| Instruction |
Rewrite the items as a JSON list of strings, one string per line, starting from the first line of the items up to and including the line that contains "6L128 8L125 0H81L77". Omit any blank lines.

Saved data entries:
◇ ◇ ◇
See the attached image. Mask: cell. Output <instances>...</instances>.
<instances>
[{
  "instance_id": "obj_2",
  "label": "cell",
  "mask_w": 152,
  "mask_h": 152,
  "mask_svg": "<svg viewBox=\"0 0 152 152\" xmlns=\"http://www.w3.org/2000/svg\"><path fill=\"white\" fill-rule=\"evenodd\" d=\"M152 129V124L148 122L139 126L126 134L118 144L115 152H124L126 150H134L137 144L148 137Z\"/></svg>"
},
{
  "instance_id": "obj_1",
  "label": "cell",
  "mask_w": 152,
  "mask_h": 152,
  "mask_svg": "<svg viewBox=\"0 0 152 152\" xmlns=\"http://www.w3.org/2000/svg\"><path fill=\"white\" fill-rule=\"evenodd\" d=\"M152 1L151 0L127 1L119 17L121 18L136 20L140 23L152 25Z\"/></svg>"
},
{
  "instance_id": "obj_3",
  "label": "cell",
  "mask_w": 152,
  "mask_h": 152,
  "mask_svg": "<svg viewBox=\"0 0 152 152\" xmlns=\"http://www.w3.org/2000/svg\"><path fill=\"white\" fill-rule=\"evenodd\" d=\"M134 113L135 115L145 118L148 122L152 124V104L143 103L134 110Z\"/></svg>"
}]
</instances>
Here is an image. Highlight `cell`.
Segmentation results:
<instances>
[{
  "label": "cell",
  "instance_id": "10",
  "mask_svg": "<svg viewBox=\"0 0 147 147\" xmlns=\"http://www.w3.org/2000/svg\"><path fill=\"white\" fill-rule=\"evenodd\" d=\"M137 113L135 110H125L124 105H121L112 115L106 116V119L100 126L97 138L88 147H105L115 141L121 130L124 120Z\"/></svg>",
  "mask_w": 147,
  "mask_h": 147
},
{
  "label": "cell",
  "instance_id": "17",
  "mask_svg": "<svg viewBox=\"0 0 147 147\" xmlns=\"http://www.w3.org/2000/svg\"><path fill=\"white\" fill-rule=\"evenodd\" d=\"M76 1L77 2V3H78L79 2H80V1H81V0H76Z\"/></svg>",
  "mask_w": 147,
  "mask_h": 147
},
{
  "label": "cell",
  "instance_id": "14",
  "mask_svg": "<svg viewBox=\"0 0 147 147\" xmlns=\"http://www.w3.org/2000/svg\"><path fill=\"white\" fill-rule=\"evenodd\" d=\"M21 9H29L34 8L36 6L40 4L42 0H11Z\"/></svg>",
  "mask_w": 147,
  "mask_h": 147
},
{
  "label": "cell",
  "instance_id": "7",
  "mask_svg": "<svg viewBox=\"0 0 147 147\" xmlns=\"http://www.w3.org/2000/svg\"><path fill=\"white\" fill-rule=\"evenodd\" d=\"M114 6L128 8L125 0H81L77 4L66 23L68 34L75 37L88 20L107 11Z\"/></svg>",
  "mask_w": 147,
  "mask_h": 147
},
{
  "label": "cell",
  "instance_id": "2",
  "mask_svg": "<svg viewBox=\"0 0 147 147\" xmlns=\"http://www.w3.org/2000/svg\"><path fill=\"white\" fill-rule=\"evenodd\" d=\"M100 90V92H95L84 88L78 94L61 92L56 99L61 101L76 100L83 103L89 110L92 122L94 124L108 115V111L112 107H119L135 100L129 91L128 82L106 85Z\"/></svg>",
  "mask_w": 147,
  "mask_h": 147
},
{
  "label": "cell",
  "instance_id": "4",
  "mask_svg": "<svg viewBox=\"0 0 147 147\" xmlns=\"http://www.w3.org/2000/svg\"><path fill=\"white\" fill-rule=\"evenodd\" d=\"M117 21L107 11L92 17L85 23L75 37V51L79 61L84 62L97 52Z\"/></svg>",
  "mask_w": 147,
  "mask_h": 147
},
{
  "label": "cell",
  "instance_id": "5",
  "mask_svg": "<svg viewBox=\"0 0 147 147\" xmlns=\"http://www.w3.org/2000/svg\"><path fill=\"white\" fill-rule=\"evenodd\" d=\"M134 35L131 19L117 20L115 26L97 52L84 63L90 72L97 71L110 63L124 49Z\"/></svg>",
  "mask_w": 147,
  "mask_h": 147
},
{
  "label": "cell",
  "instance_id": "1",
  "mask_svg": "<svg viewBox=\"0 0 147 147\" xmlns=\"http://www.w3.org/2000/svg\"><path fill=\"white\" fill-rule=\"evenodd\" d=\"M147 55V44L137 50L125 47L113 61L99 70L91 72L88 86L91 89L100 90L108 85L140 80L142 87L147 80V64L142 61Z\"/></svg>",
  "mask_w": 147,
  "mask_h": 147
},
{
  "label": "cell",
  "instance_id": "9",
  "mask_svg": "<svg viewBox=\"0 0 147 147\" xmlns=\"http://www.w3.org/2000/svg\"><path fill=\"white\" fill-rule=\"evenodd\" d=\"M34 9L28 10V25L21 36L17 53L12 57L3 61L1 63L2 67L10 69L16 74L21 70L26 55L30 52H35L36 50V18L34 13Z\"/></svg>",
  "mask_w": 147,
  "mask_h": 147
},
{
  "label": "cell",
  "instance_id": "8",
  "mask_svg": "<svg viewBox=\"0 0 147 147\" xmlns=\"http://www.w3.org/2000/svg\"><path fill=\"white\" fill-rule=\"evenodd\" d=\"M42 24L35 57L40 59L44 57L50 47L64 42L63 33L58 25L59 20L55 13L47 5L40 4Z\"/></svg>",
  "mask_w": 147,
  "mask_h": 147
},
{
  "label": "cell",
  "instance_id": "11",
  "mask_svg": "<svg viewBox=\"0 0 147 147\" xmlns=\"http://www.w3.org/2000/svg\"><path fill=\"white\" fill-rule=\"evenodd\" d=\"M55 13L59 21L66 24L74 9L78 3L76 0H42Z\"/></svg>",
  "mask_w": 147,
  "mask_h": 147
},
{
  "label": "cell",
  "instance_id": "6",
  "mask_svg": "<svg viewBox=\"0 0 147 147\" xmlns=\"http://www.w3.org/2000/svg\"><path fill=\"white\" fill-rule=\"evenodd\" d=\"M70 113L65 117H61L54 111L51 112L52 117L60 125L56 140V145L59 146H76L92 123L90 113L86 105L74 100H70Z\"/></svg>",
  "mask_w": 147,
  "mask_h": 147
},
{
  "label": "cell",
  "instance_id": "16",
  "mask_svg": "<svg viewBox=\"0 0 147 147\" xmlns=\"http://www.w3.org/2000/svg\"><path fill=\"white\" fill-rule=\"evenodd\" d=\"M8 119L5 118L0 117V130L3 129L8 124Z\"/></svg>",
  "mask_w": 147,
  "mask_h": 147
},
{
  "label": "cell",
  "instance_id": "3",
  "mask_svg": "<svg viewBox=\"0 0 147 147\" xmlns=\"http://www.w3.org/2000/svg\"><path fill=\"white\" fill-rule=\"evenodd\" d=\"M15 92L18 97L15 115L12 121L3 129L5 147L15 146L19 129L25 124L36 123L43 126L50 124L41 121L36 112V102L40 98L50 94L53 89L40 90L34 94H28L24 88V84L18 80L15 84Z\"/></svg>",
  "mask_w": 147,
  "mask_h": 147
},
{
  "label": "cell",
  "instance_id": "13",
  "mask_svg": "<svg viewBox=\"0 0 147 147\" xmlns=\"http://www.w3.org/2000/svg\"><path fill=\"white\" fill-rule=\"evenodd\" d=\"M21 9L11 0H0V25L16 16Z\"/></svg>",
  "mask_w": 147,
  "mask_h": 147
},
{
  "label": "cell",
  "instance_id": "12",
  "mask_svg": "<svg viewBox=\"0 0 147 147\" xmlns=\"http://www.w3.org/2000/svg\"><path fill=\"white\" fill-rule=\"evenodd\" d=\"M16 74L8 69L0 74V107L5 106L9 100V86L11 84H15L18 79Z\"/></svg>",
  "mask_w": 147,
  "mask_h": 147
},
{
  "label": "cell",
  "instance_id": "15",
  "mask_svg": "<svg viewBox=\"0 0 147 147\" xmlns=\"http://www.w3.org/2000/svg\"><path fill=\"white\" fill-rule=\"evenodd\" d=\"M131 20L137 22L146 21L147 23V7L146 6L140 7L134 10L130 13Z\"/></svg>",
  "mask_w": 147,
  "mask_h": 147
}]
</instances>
◇ ◇ ◇
| Answer to the problem |
[
  "See the attached image. Mask: cell. Output <instances>...</instances>.",
  "<instances>",
  "[{",
  "  \"instance_id\": \"obj_2\",",
  "  \"label\": \"cell\",",
  "  \"mask_w\": 152,",
  "  \"mask_h\": 152,",
  "  \"mask_svg\": \"<svg viewBox=\\\"0 0 152 152\\\" xmlns=\\\"http://www.w3.org/2000/svg\\\"><path fill=\\\"white\\\" fill-rule=\\\"evenodd\\\" d=\\\"M152 129V124L148 122L139 126L126 134L118 144L115 152H124L126 150H134L137 144L148 137Z\\\"/></svg>\"",
  "},",
  "{",
  "  \"instance_id\": \"obj_1\",",
  "  \"label\": \"cell\",",
  "  \"mask_w\": 152,",
  "  \"mask_h\": 152,",
  "  \"mask_svg\": \"<svg viewBox=\\\"0 0 152 152\\\" xmlns=\\\"http://www.w3.org/2000/svg\\\"><path fill=\\\"white\\\" fill-rule=\\\"evenodd\\\" d=\\\"M152 1L151 0L127 1L119 17L121 18L136 20L140 23L152 25Z\\\"/></svg>\"",
  "},",
  "{",
  "  \"instance_id\": \"obj_3\",",
  "  \"label\": \"cell\",",
  "  \"mask_w\": 152,",
  "  \"mask_h\": 152,",
  "  \"mask_svg\": \"<svg viewBox=\\\"0 0 152 152\\\" xmlns=\\\"http://www.w3.org/2000/svg\\\"><path fill=\\\"white\\\" fill-rule=\\\"evenodd\\\" d=\\\"M134 113L135 115L145 118L148 122L152 124V104L143 103L134 110Z\\\"/></svg>\"",
  "}]",
  "</instances>",
  "Here is an image. Highlight `cell`.",
  "Segmentation results:",
  "<instances>",
  "[{",
  "  \"label\": \"cell\",",
  "  \"instance_id\": \"10\",",
  "  \"mask_svg\": \"<svg viewBox=\\\"0 0 147 147\\\" xmlns=\\\"http://www.w3.org/2000/svg\\\"><path fill=\\\"white\\\" fill-rule=\\\"evenodd\\\" d=\\\"M137 113L135 110H125L124 105H121L112 115L106 116V119L100 126L97 138L88 147H105L115 141L121 130L124 120Z\\\"/></svg>\",",
  "  \"mask_w\": 147,",
  "  \"mask_h\": 147",
  "},",
  "{",
  "  \"label\": \"cell\",",
  "  \"instance_id\": \"17\",",
  "  \"mask_svg\": \"<svg viewBox=\\\"0 0 147 147\\\" xmlns=\\\"http://www.w3.org/2000/svg\\\"><path fill=\\\"white\\\" fill-rule=\\\"evenodd\\\" d=\\\"M76 1L77 2V3H78L79 2H80V1H81V0H76Z\\\"/></svg>\",",
  "  \"mask_w\": 147,",
  "  \"mask_h\": 147",
  "},",
  "{",
  "  \"label\": \"cell\",",
  "  \"instance_id\": \"14\",",
  "  \"mask_svg\": \"<svg viewBox=\\\"0 0 147 147\\\" xmlns=\\\"http://www.w3.org/2000/svg\\\"><path fill=\\\"white\\\" fill-rule=\\\"evenodd\\\" d=\\\"M21 9H29L34 8L36 6L40 4L42 0H11Z\\\"/></svg>\",",
  "  \"mask_w\": 147,",
  "  \"mask_h\": 147",
  "},",
  "{",
  "  \"label\": \"cell\",",
  "  \"instance_id\": \"7\",",
  "  \"mask_svg\": \"<svg viewBox=\\\"0 0 147 147\\\" xmlns=\\\"http://www.w3.org/2000/svg\\\"><path fill=\\\"white\\\" fill-rule=\\\"evenodd\\\" d=\\\"M114 6L128 8L125 0H81L77 4L66 23L68 34L75 37L88 20L107 11Z\\\"/></svg>\","
]